Using straw or leaves is going to add an extra insulated barrier from freezing temperatures, spread enough over the septic system components, drain lines and even drain field to provide enough insulation against possible freezing.
How to Thaw a Frozen Sewer Line
Although any type of work on your septic system should involve a professional, sometimes emergency situations can occur at inconvenient hours or in areas where a pro isn’t readily available.
Let’s go over some emergency steps that can be conducted:
- Locate the septic tank and remove the lid. Condensation from the septic tank can cause the lid to freeze to the tank. Use hot water to help the lid release. Do not use a torch as this can ignite methane gases in the septic tank.

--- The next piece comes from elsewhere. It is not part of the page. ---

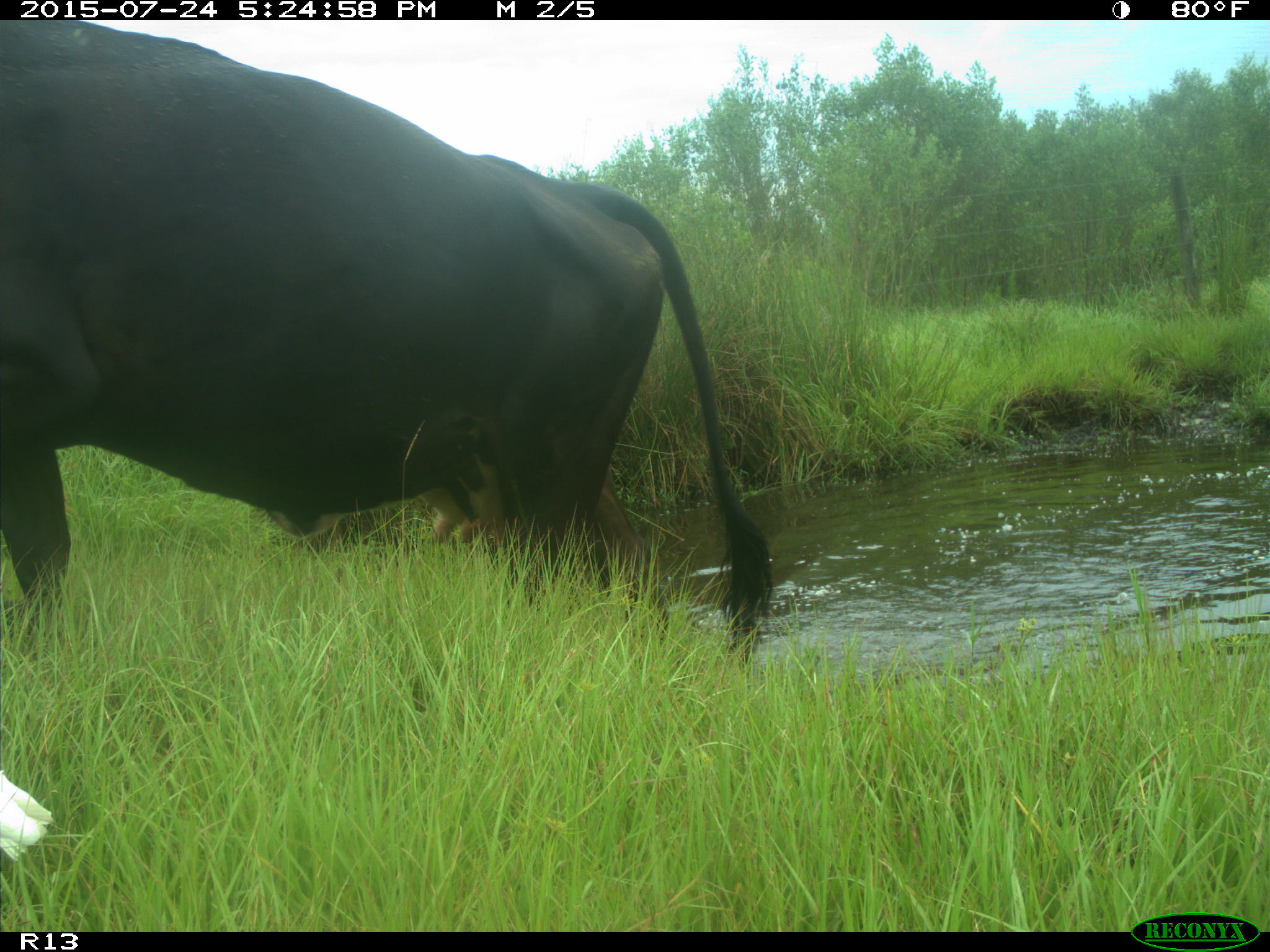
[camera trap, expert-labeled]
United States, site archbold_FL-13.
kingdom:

- Adapt a PEX hose to your garden hose or hot water pressure machine and insert it through the inlet of the septic tank, towards the home. This will keep the water flow moving into the septic tank and not backing up into the home. You can use a garden hose but PEX is less flexible and can go deeper in the pipeline.
- A high-pressure nozzle can be used with the warm water to start breaking apart the ice in the pipe, eventually, the ice will melt and release. Some pros use steam or hot water to speed up the process but the high temperature may cause the PVC to crack.
- Once you feel the ice being broken up in the line, slowly run warm water from the home to ensure it flows into the septic tank and breaks up any further ice formations.
Thermal blankets can thaw out the ground if digging around septic system components are necessary. These ground thawing blankets can be plugged in and left until the necessary depth is thawed in the soil.
As we can see, a little pre-winter preparation and foresight can go a long way to ensuring your septic system continues to work efficiently over the cold winter months.
Simple measures, such as ensuring your septic system is well insulated; that there are no slow leaks or drips that can cause water to accumulate and freeze up within the pipes; and that septic lines are correctly sloped and bedded; can mean the difference between you relaxing by a crackling fire enjoying a hot cup of hot chocolate when things freeze over, or frantically plying a freezing jetting contractor with hot chocolate in an effort to thaw him out.